##### Selected passage #####

Legislation barring death-row inmates from bringing new evidence, that could have been presented at trial, ruled out a new hearing, one that could have proved Davis’ innocence. As far as the courts were concerned, a black man had been found who could be blamed for shooting a white policeman.
This is where the racist nature of the US justice system comes in. The raising and surfacing of doubts and inconsistencies, the examination of the mishandling and corruption of investigations – crucial aspects of any legal proceeding under “normal” circumstances – become completely incidental when black males are accused of murder.
This is especially true when a white policeman is the victim, the case of Mumia Abu-Jamal being another high-profile example. There are many more. Despite making up 12.6 per cent of the US population, blacks constitute roughly 41 per cent of those awaiting state-sponsored murder on death row.

##### The data #####

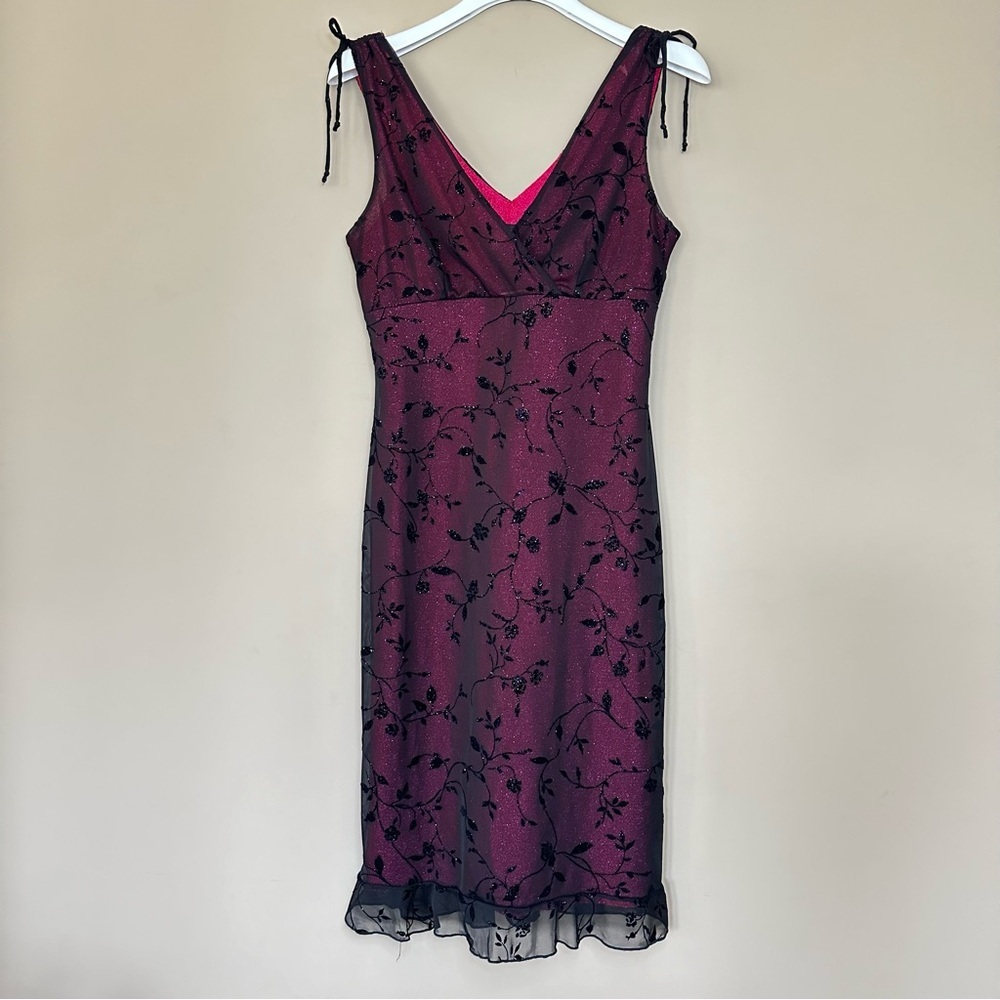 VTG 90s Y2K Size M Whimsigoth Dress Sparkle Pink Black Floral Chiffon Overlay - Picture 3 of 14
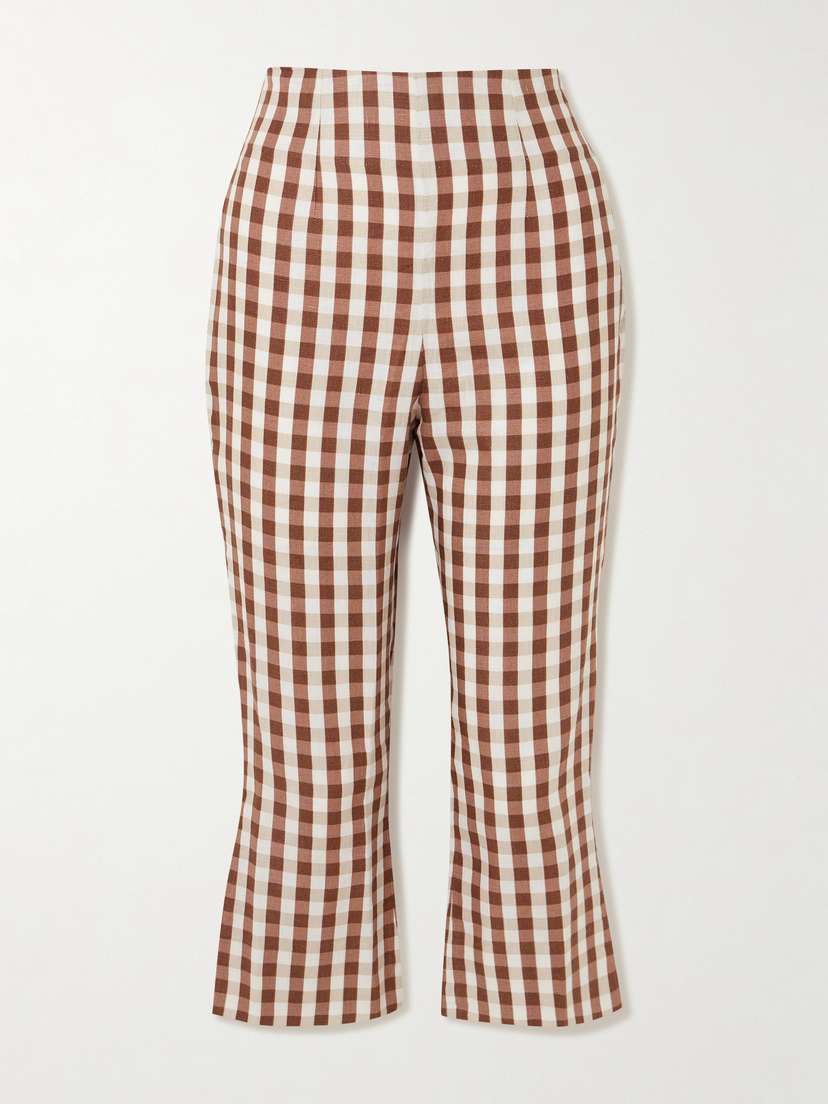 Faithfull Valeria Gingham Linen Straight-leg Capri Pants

#####

**Problems to work on**
[a] According to the passage on the Davis case, what share of the US population do blacks make up?
[b] Rewrite the passage on the Davis case starting with "This is where" and going on through "accused of murder.", with "incidental" changed to "irrelevant".

**Per-task answers**
[a] 12.6 percent.

[b]
This is where the racist nature of the US justice system comes in. The raising and surfacing of doubts and inconsistencies, the examination of the mishandling and corruption of investigations – crucial aspects of any legal proceeding under “normal” circumstances – become completely irrelevant when black males are accused of murder.